Compilation album by Sasha
- Released: 14 June 2004
- Recorded: 2003
- Genre: Progressive house; breaks;
- Length: 77:37
- Label: Global Underground
- Producer: Sasha; Charlie May; Simon Wright;

Sasha chronology
| Airdrawndagger (2002) | Involver (2004) | Fundacion NYC (2005) |

= Involver =

Involver is a mix album by Welsh DJ Sasha. It was released on 14 June 2004 through British record label Global Underground. Tracks by other artists which Sasha admired were chosen for the album and have each been remixed to give his own interpretation of them. It received generally favorable reviews for its track selection and creative mixing techniques. The compilation features additional co-production from British producers Charlie May and Simon Wright. It is Sasha's only mix album to chart on the UK and US Albums Chart, peaking at numbers 61 and 200 respectively on release.

───

What to work on:
- a) In the album page, which two British producers provided additional co-production on Involver?
- b) Rewrite the paragraph of the album page that begins "Involver is a mix album" as a short bulleted list of its main facts.

───

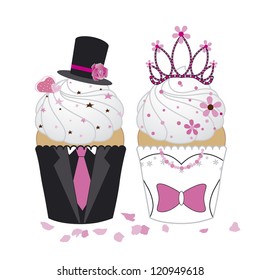 Cupcake wedding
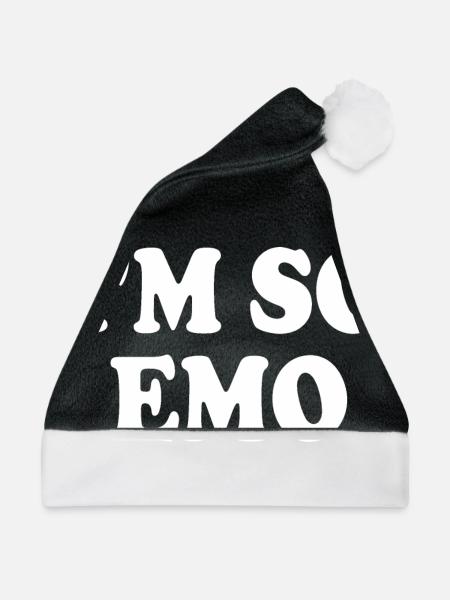 Im so emo - Weihnachtsmütze - Schwarz/Weiß - Vorne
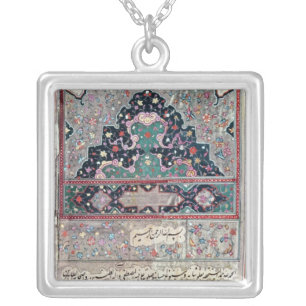 Page from the Canon of Medicine by Avicenna 1632 Silver Plated Necklace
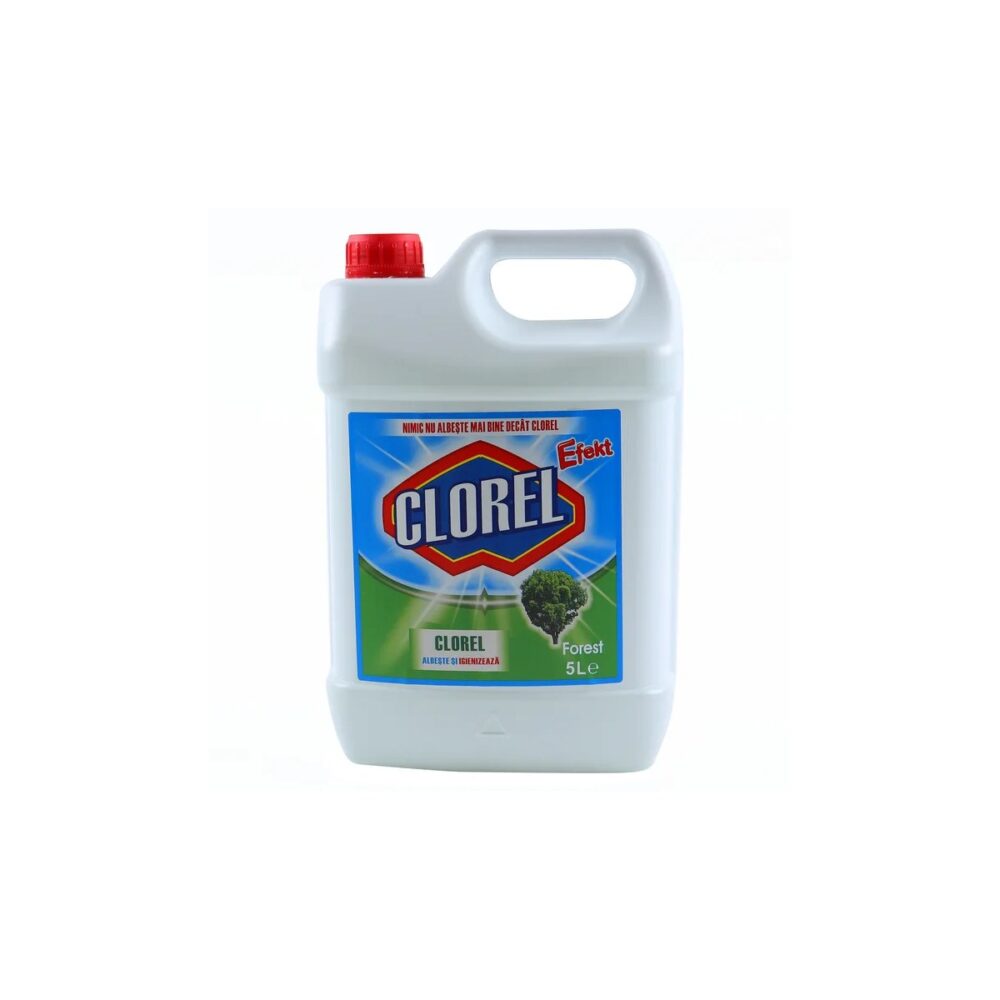 Inălbitor și igienizant Clorel Efekt Forest, 5L - imagine 1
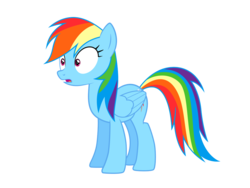 Size: 1032x774 | Tagged: safe, artist:vvolllovv, rainbow dash, pegasus, pony, g4, female, open mouth, simple background, solo, transparent background, vector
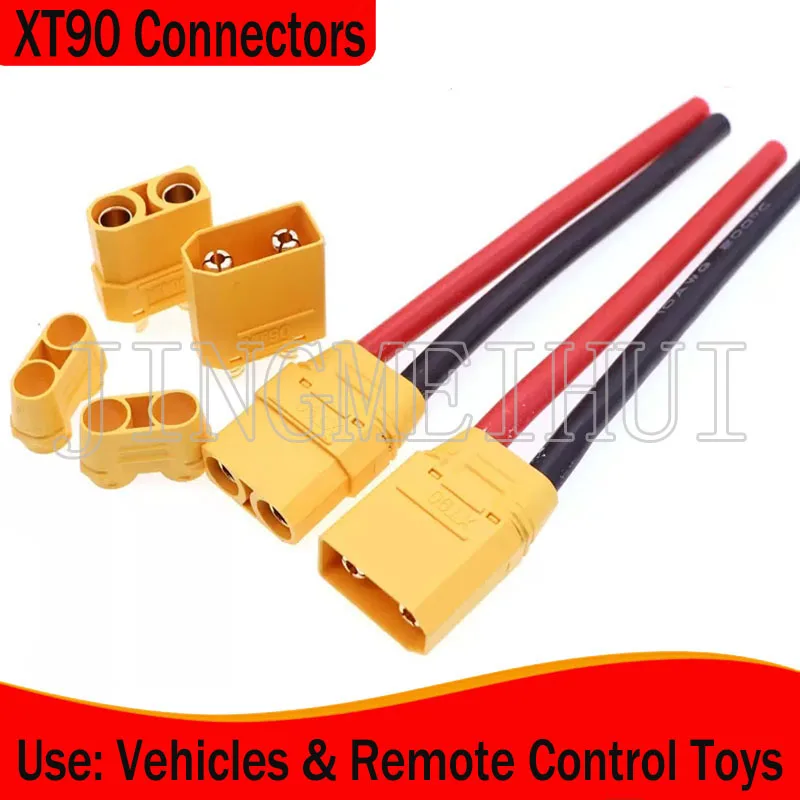 

XT90 male and female avionics lithium battery connector high current banana plug XT90 ESC gold plated connection cable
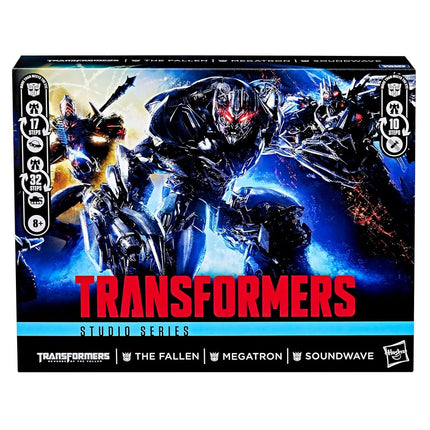 TRANSFORMERS Studio Series Revenge of The Fallen, Converting Action Figure 3-Pack, Robot Toys, Ages 8+ (Amazon Exclusive)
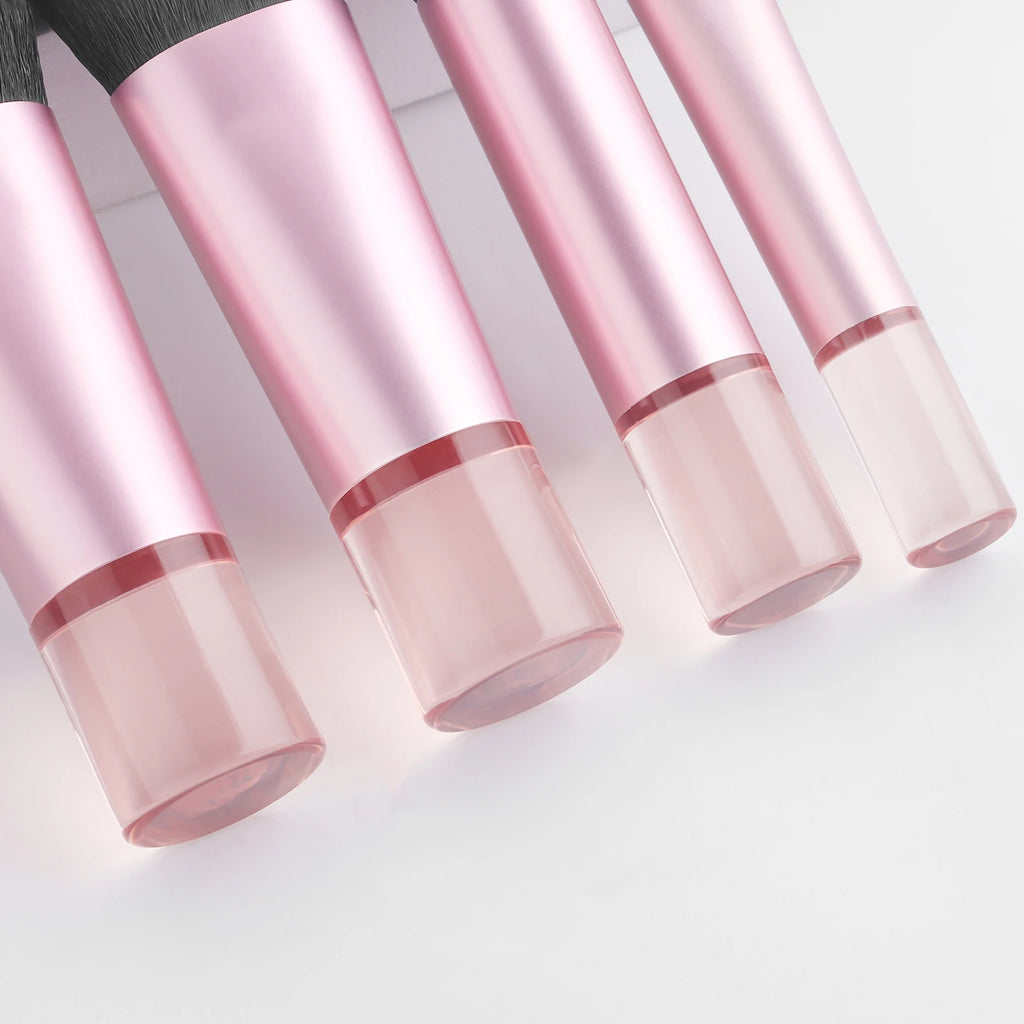 Makeup Brush Sets,10pcs Plastic mini with bag multifunctional Makeup Brush at home or On-the-Go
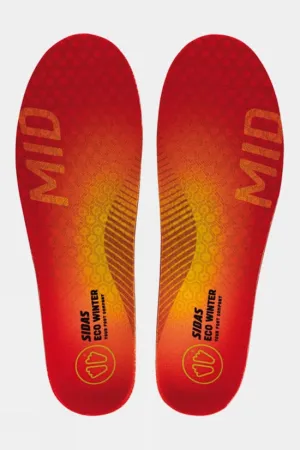 Sidas 3Feet Eco Winter Mid Insole Orange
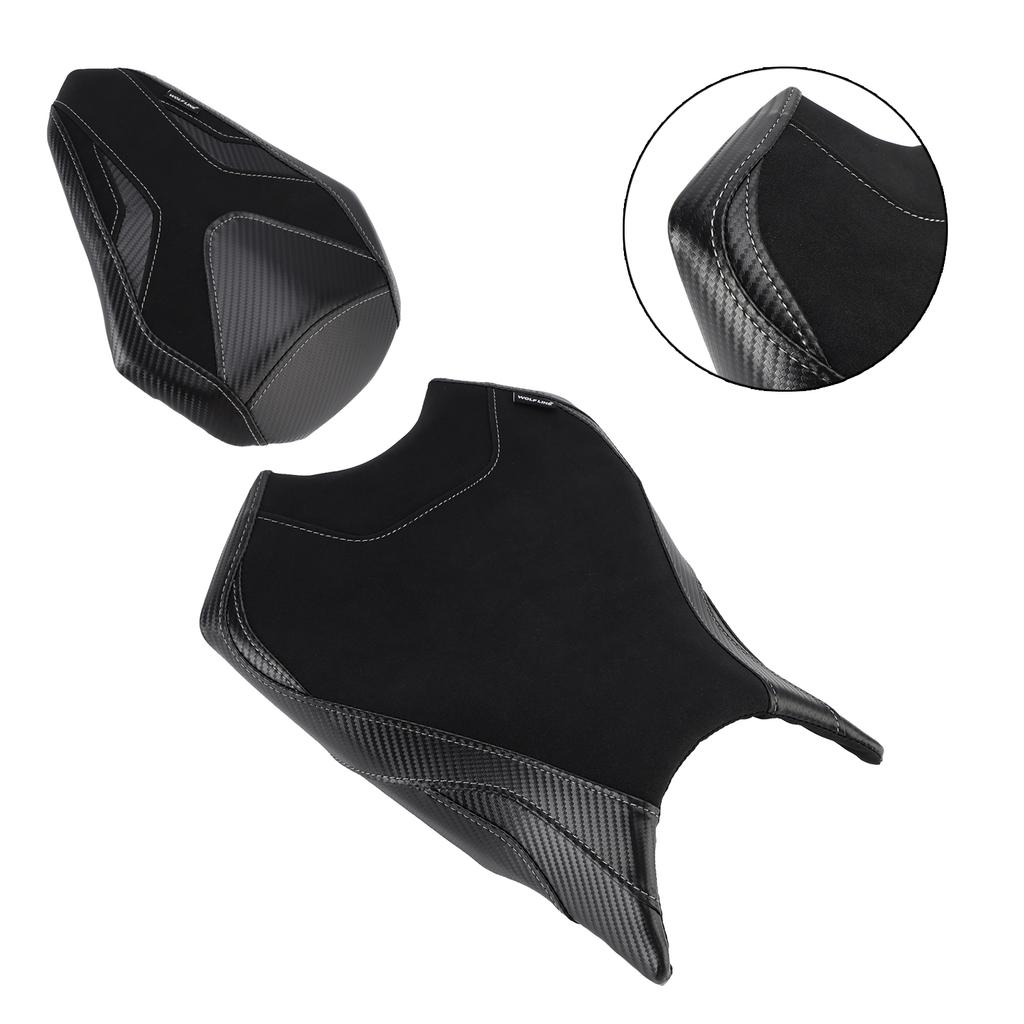 Front&Rear Raider Passenger Cushion Kit Black For Honda Cbr250Rr 2017-2024 2023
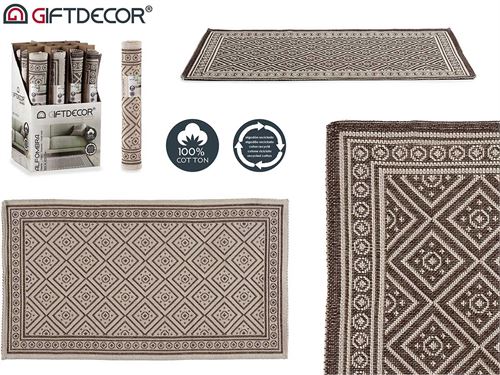 11581 TAPETE GEOMETRICO CAMEL 63X103CM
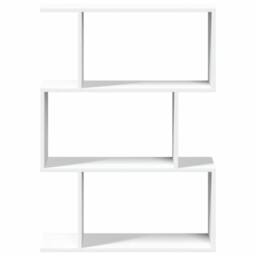 Berkfield Home Room Divider Bookcase 3-Tier White 70x24x97 cm Engineered Wood - Size: 70 x 24 x 97 cm - thumbnail 5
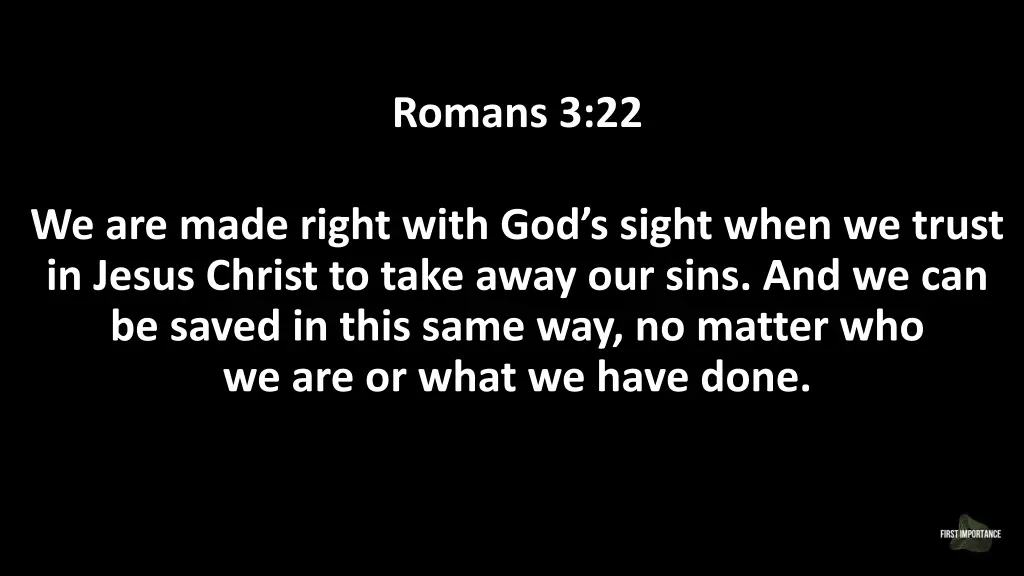 romans 3 22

───

Responses by task:
- a) Charlie May and Simon Wright.

- b)
- Involver is a mix album by Welsh DJ Sasha.
- It was released on 14 June 2004 through British label Global Underground.
- It features tracks by other artists Sasha admired, each remixed in his own interpretation.
- Reviews were generally favorable, praising its track selection and creative mixing.
- British producers Charlie May and Simon Wright provided additional co-production.
- It is Sasha's only mix album to chart in the UK and US, peaking at No. 61 and No. 200 respectively.